13. The image generating system according to claim 12, wherein,
the first generative AI model generates the image data based on element information including an image element included in the generated image data and concept information,
the hardware processor acquires the element information including an element desired by the user and the first concept information,
the hardware processor inputs the acquired element information and the acquired first concept information to the first generative AI model to generate a plurality of image data, and
the hardware processor evaluates a degree of similarity between the element information obtained from each of the image data and the acquired element information.
14. The image generating system according to claim 12, wherein the hardware processor displays the image data on a display.

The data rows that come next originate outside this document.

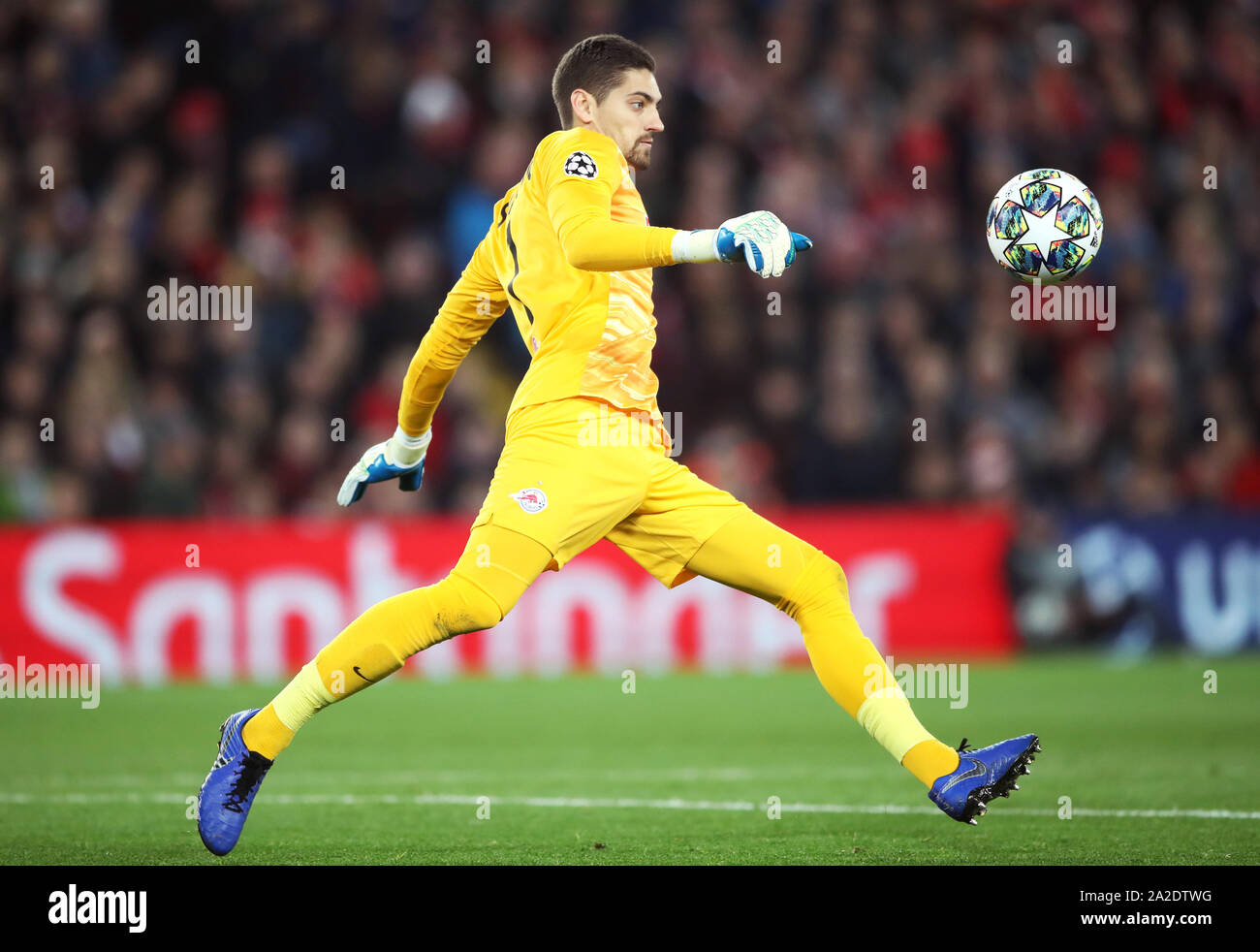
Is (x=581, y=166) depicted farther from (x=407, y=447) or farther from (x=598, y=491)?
(x=407, y=447)

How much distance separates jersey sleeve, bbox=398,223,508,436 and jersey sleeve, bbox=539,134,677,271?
1.69 ft

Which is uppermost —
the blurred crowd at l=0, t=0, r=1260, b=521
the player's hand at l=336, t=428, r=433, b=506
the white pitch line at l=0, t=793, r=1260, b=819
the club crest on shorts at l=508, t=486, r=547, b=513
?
the blurred crowd at l=0, t=0, r=1260, b=521

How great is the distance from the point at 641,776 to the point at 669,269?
24.8 feet

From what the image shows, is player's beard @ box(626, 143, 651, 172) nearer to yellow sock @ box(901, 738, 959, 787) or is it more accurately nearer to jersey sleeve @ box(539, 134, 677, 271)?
jersey sleeve @ box(539, 134, 677, 271)

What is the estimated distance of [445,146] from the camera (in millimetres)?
14977

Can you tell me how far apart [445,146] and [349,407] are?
8.62 ft

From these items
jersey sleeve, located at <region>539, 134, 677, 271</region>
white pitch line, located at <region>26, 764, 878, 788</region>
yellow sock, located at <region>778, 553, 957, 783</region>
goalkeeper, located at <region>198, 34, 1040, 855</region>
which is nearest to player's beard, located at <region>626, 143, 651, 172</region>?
goalkeeper, located at <region>198, 34, 1040, 855</region>

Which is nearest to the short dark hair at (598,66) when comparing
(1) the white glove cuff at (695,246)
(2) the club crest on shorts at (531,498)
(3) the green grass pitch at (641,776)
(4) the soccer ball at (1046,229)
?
(1) the white glove cuff at (695,246)

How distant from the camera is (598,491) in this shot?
17.9 ft

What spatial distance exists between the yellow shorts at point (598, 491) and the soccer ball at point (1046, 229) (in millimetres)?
1391

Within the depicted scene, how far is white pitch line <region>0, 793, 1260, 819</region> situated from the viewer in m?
6.49

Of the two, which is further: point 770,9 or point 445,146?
point 770,9
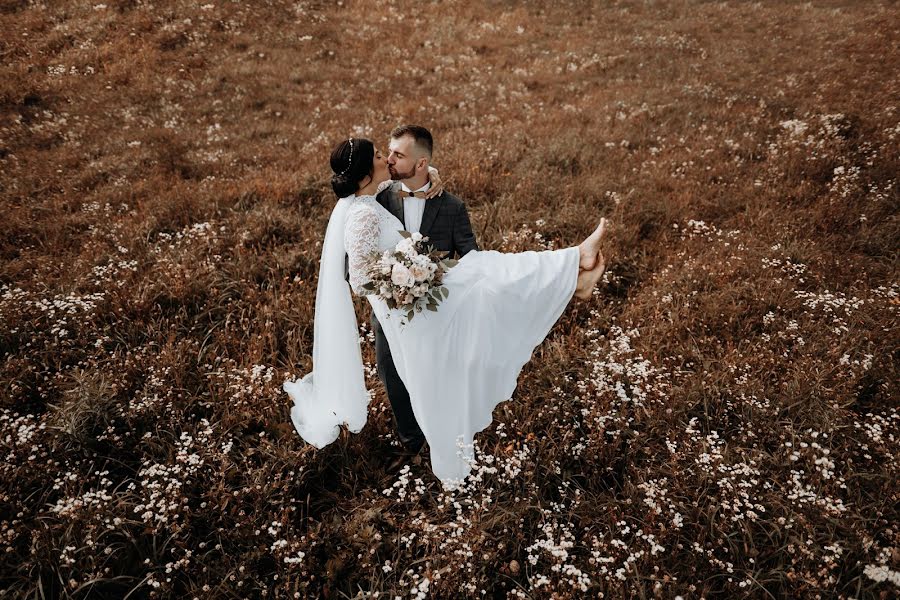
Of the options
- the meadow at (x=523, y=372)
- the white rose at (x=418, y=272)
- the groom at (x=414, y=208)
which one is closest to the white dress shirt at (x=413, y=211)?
the groom at (x=414, y=208)

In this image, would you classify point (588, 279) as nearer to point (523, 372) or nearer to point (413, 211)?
point (413, 211)

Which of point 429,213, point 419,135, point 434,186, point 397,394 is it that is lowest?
point 397,394

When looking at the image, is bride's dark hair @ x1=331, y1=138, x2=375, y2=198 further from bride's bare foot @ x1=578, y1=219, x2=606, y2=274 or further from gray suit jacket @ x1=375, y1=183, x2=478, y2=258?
bride's bare foot @ x1=578, y1=219, x2=606, y2=274

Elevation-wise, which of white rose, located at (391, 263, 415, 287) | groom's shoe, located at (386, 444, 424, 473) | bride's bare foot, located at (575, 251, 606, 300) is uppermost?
white rose, located at (391, 263, 415, 287)

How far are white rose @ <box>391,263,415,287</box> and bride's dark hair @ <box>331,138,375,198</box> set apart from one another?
0.79 meters

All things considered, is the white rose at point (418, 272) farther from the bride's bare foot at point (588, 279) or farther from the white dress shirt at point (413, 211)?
the bride's bare foot at point (588, 279)

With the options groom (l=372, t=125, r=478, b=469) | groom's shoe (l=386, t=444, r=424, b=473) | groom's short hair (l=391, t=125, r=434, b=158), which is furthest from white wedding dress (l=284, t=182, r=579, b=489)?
groom's short hair (l=391, t=125, r=434, b=158)

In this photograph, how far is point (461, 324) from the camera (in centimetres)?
384

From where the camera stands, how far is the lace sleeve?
142 inches

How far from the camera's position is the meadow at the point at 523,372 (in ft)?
12.0

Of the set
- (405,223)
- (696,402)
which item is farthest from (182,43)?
(696,402)

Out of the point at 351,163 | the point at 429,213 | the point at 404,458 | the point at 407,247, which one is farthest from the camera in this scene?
the point at 404,458

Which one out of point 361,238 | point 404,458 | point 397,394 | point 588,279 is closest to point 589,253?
point 588,279

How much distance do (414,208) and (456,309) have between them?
979mm
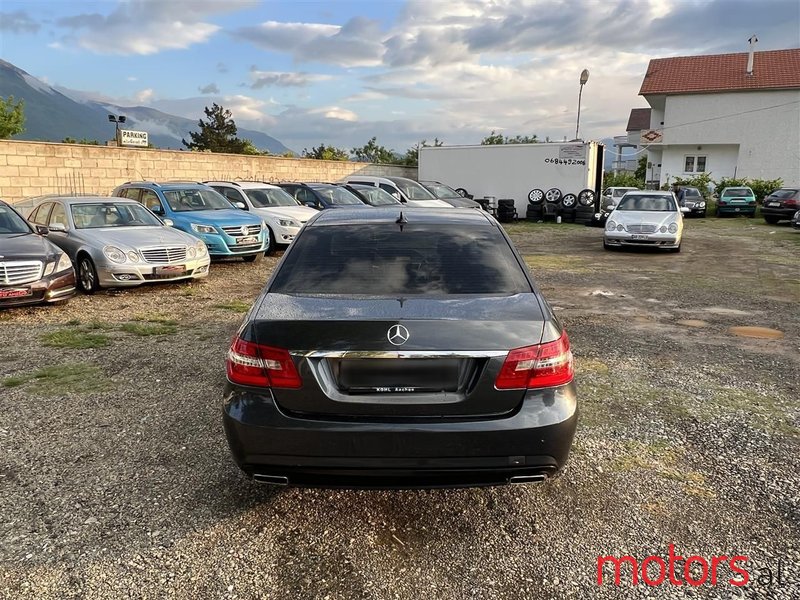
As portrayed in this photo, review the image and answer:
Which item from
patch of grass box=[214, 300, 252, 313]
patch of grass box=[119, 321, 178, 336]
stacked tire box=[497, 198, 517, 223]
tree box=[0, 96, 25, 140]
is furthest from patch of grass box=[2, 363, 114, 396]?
tree box=[0, 96, 25, 140]

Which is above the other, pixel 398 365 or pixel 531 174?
pixel 531 174

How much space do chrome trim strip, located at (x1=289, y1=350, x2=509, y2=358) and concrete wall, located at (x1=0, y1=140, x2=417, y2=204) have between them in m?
15.2

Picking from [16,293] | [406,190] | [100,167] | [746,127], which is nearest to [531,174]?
[406,190]

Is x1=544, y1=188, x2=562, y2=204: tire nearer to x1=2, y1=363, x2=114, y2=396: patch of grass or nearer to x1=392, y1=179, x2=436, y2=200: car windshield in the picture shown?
x1=392, y1=179, x2=436, y2=200: car windshield

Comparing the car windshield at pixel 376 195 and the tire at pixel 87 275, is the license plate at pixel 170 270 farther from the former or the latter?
the car windshield at pixel 376 195

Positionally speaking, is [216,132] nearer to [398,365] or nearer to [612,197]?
[612,197]

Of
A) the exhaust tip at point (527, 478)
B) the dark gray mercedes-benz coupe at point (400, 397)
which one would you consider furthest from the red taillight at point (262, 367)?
the exhaust tip at point (527, 478)

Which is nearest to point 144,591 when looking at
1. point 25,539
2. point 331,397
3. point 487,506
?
point 25,539

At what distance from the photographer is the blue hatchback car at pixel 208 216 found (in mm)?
11148

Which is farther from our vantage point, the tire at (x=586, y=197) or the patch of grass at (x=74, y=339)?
the tire at (x=586, y=197)

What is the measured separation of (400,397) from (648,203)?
1478 cm

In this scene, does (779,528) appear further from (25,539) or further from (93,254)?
(93,254)

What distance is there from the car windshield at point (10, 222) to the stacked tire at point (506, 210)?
1827 cm

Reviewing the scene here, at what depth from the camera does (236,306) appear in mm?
8133
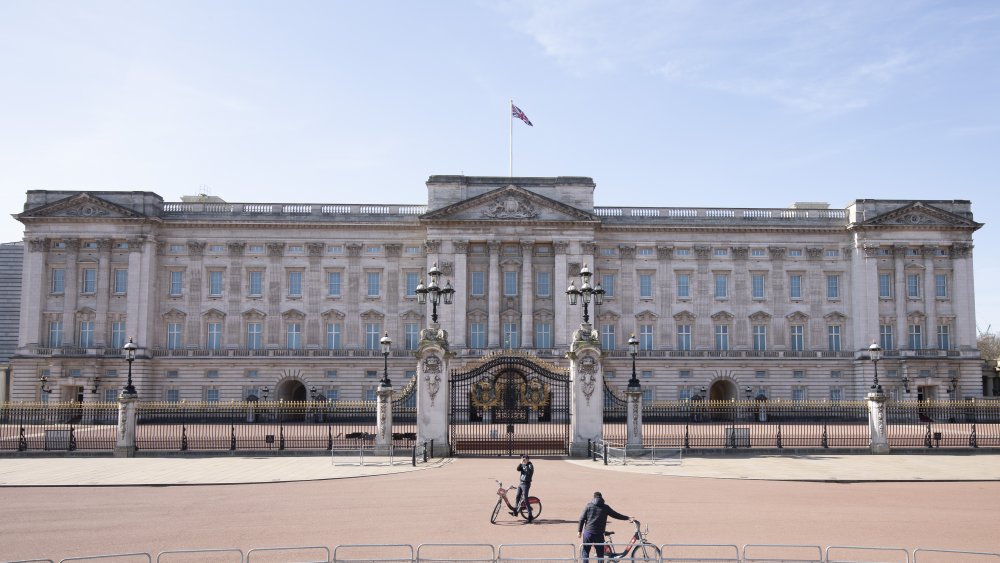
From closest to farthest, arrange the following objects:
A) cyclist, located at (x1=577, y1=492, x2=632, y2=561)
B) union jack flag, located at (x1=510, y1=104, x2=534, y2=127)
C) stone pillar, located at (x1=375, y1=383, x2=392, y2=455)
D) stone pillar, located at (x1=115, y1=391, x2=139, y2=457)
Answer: cyclist, located at (x1=577, y1=492, x2=632, y2=561)
stone pillar, located at (x1=375, y1=383, x2=392, y2=455)
stone pillar, located at (x1=115, y1=391, x2=139, y2=457)
union jack flag, located at (x1=510, y1=104, x2=534, y2=127)

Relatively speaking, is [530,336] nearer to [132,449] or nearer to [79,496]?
[132,449]

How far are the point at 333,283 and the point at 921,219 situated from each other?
149 feet

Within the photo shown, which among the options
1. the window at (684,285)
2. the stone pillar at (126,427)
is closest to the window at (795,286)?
the window at (684,285)

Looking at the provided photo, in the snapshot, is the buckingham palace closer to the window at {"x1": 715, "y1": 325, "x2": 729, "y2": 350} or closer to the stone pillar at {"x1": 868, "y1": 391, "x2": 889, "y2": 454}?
the window at {"x1": 715, "y1": 325, "x2": 729, "y2": 350}

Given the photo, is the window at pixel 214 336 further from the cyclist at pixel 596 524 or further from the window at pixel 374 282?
the cyclist at pixel 596 524

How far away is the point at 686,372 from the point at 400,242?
24.2 metres

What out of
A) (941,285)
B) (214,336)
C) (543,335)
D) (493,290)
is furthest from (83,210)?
(941,285)

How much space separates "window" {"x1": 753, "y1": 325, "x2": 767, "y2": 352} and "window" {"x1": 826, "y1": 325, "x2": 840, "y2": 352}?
4829 mm

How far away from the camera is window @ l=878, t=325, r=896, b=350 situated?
217 ft

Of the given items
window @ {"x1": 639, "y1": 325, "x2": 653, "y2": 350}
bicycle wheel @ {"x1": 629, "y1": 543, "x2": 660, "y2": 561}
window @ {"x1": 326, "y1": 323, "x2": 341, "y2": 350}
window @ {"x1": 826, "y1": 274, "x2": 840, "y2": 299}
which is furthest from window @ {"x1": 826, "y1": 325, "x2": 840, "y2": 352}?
bicycle wheel @ {"x1": 629, "y1": 543, "x2": 660, "y2": 561}

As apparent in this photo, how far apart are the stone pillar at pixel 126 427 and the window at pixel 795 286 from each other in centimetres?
4990

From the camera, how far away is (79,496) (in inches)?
920

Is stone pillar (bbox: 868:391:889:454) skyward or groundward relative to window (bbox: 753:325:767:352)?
groundward

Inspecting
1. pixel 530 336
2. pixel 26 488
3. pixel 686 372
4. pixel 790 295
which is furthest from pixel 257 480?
pixel 790 295
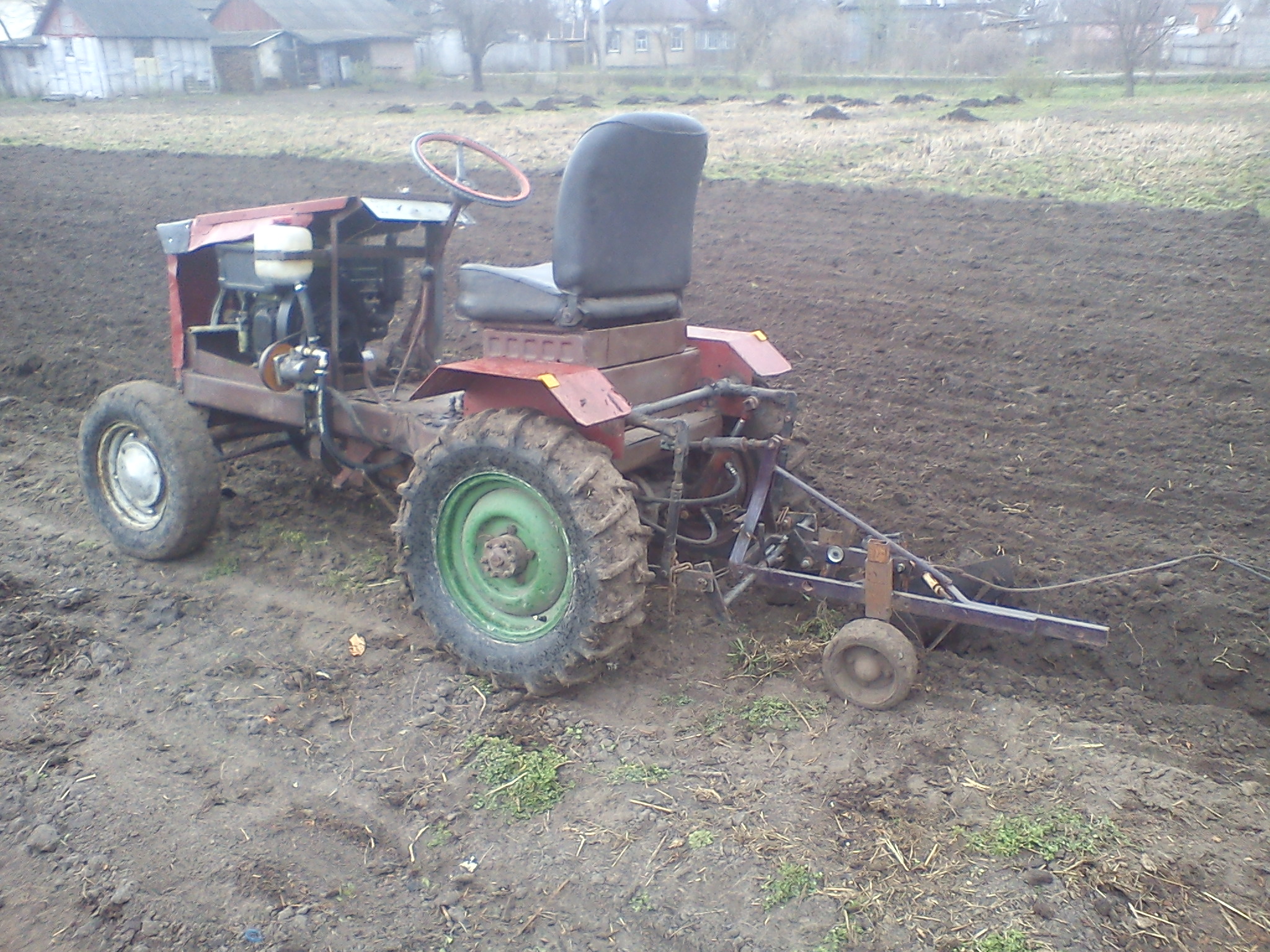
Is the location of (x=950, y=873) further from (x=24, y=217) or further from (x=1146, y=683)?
(x=24, y=217)

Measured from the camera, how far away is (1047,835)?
271 cm

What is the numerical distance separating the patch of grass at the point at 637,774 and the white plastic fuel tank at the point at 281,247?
7.99ft

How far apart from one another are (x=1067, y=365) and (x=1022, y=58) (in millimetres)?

15. The image generating system according to claim 14, wherein the hardware processor displays either one of (i) the image data with a highest evaluation result of the evaluation, or (ii) the plurality of image data with the high evaluation result and the evaluation result corresponding to the image data.
16. The image generating system according to claim 12, wherein the hardware processor generates, for each of the image data, a higher evaluation value as a degree of similarity of concepts between the first concept information and the second concept information becomes higher, using a synonym database.
17. The image generating system according to claim 12, wherein the hardware processor inputs the first concept information and the second concept information into LLM for each image data, and acquires a higher evaluation value as a degree of similarity becomes higher.
18. The image generating system according to claim 12, wherein the predetermined number of sheets is the preset number of sheets or the number of sheets input by operation via an operator.
19. The image generating system according to claim 12, further comprising a first provider that provides the first generative AI model and the second generative AI model.
20. The image generating system according to claim 17, further comprising a second provider that provides the LLM.
21. An image generating method comprising:
acquiring first concept information including a concept of an image desired by a user,
generating a predetermined number of sheets of image data by inputting the acquired first concept information to a first generative AI model that generates the image data based on the concept information,
generating second concept information by inputting the generated image data in a second generative AI model that generates the concept based on the image data, and
evaluating for each image data, a degree of similarity between the first concept information and the second concept information.
22. A non-transitory computer-readable storage medium storing a program that causes a hardware processor in a computer to:
acquire first concept information including a concept of an image desired by a user, generate a predetermined number of sheets of image data by inputting the acquired first concept information to a first generative AI model that generates the image data based on the concept information, generate second concept information by inputting the generated image data in a second generative AI model that generates the concept based on the image data, and evaluate, for each image data, a degree of similarity between the first concept information and the second concept information.